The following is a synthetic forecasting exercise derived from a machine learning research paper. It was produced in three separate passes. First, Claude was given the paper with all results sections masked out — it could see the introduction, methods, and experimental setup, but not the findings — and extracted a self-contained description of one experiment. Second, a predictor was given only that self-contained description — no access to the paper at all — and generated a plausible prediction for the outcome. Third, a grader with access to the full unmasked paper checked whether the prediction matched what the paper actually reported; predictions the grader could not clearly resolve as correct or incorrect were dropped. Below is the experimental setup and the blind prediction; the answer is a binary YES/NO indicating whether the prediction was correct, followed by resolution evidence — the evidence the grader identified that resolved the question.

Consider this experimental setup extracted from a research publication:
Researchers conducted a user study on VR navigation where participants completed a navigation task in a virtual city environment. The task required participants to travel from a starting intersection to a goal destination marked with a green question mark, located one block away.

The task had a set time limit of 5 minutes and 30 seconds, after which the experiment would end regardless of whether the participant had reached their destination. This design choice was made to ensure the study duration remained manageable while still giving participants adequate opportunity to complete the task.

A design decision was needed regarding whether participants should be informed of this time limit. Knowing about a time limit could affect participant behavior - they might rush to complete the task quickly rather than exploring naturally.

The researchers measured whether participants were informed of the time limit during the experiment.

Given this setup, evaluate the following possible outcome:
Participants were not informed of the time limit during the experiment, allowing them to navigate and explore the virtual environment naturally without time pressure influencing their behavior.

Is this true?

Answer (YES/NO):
----
Copy out, from the material above, each line where the word "design" is present.

The task had a set time limit of 5 minutes and 30 seconds, after which the experiment would end regardless of whether the participant had reached their destination. This design choice was made to ensure the study duration remained manageable while still giving participants adequate opportunity to complete the task.
A design decision was needed regarding whether participants should be informed of this time limit. Knowing about a time limit could affect participant behavior - they might rush to complete the task quickly rather than exploring naturally.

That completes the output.